The zeal of Hierodeacon Pavle
But God saved him, and two years later, on the day of the Apostles Peter and Paul, in the Annunciation Monastery, Gojko was tonsured and received the name by which he is known and loved well beyond Serbia: Pavle. I must say, that from the time he became a monk, and soon thereafter a hierodeacon, Pavle became extremely strict with himself, and we somewhat regretted that his funny stories stopped. But he continued joking, and that, of course, was a consolation.
Then the monastery brotherhood had to move to the Rača Monastery in western Serbia. Fr. Pavle conducted himself there just as always. He paid special attention to the precision and correctness of how the services were celebrated. He wanted to make sure the services were served without stumbles or pauses, but not chaotically fast. He often gave homilies before Communion—short, informative, and light. The people really loved them.
When he was asked for advice about something, Fr. Pavle wouldn’t immediately answer. He needed time to reflect and read the Gospel or the holy fathers and pray—only then could he offer his opinion.
He led a strict ascetic life, and it was evident that Fr. Pavle sincerely loved such a life. At Rača Monastery, he constantly reminded us to live in harmony and to live according to the monastic rules. He served as an alarm clock for us: A little before 5:00 AM, Fr. Pavle would rouse the novices so they would be at the Matins service at exactly 5:00. Then we had trapeza and our obediences.

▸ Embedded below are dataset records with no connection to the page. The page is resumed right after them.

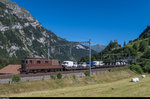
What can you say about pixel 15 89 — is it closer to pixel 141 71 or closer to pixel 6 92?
pixel 6 92

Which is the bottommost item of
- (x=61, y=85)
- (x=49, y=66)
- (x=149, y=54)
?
(x=61, y=85)

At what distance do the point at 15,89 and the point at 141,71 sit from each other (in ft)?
169

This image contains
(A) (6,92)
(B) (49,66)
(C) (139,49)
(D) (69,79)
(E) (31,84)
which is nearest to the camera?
(A) (6,92)

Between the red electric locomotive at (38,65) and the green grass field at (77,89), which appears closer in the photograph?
the green grass field at (77,89)

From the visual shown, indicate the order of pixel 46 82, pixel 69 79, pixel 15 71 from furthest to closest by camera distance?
pixel 15 71 → pixel 69 79 → pixel 46 82

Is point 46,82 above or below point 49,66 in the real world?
below

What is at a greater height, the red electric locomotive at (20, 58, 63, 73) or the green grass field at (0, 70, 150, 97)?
the red electric locomotive at (20, 58, 63, 73)

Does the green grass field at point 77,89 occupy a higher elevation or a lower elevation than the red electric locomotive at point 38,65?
lower

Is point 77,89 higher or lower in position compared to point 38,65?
lower

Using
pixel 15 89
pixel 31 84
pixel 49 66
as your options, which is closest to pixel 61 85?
pixel 31 84

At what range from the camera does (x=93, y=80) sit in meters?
39.0

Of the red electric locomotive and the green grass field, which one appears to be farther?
the red electric locomotive

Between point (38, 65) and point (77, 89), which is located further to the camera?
point (38, 65)

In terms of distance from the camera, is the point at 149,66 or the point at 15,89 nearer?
the point at 15,89
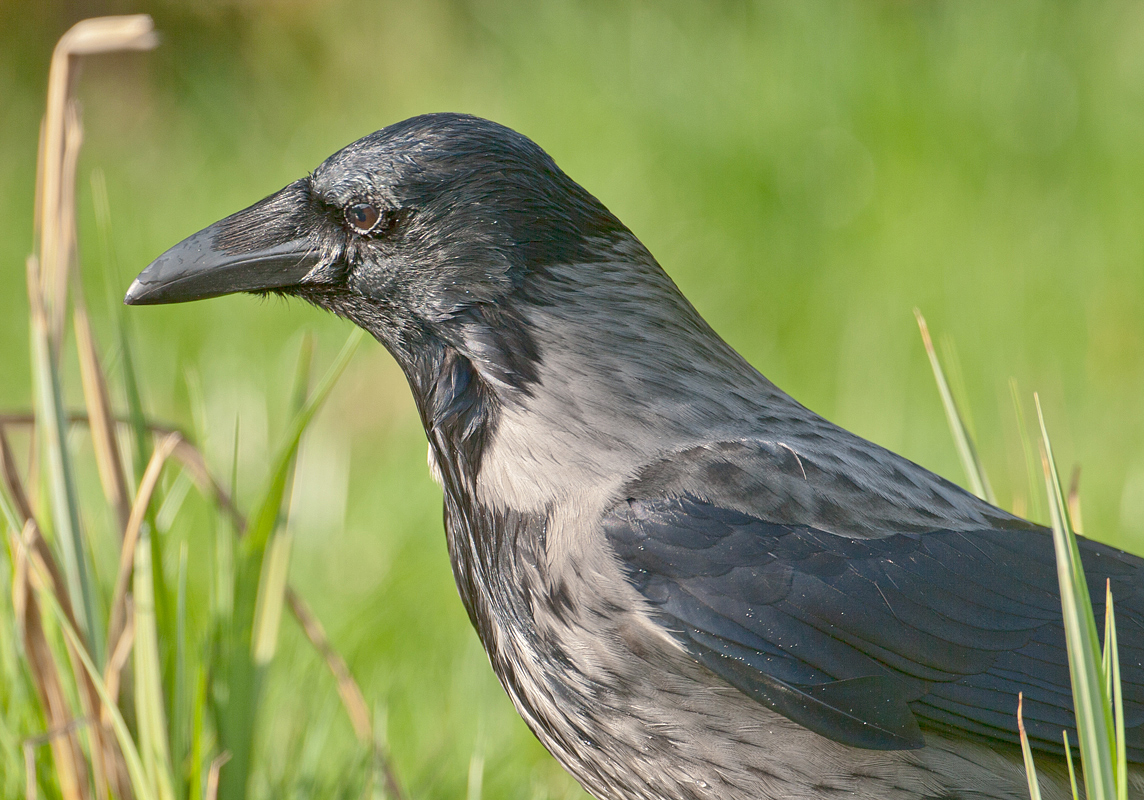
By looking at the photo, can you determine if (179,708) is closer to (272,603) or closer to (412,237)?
(272,603)

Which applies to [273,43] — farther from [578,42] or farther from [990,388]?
[990,388]

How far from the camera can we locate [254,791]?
230 centimetres

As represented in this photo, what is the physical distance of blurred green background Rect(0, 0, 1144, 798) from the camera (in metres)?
4.32

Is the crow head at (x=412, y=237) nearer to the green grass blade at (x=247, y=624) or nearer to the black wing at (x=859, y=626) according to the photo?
the green grass blade at (x=247, y=624)

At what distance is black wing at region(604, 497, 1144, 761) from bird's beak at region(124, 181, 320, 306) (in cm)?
66

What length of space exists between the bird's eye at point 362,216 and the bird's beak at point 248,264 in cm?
8

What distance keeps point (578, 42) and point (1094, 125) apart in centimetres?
253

The inflexibility of Hierodeacon Pavle
One day the poor Hieromonk Jonah came to our monastery. Formerly an excellent graduate of seminary who was well-versed in theology and other disciplines, he lost his knowledge due to his alcoholism, and the war completed the task: Fr. Jonah was sent to an Ustaša1 concentration camp where he was subjected to terrible torments. He survived the war, but was ravaged both physically and mentally. To forget the horrors of the concentration camp, the abuse of the Ustaša, he would drink without stopping. His drinking was terrible. One day he told the abbot in the trapeza: “You know, you have the right to put a liter of rakija here for me, right?” The abbot didn’t skip a beat: “And do you know, poor Jonah, that you have the right not to drink and not to waste time looking for alcohol?”
But neither the abbot’s admonitions, nor talks with Fr. Pavle helped. Fr. Jonah still drank. Several times, Fr. Pavle and I had to run to the neighboring village to carry the drunken, immobilized Fr. Jonah, who had run away from the monastery looking for rakija again, back in a wheelbarrow or on a stretcher. The villagers would come to us and say: “Go rescue Fr. Jonah, otherwise the pigs will bite him.” Then Fr. Pavle would tell us all: “Even domestic or wild animals serve someone or something, that is, they’re useful in some way. But a man who has given himself over to drunkenness simply exists, decaying: He’s as if alive, but in reality he’s dead, and he brings no benefit to either God or man.”
Fr. Jonah fell ill with alcohol withdrawal delirium, and they took him to a clinic in Belgrade, where he reposed. From that time, Fr. Pavle firmly insisted upon the complete rejection of alcohol in the monastery. Seeing the bad example of Hieromonk Jonah, we supported Fr. Pavle, of course. Fr. Pavle maintained this strict attitude towards wine until the end of his life.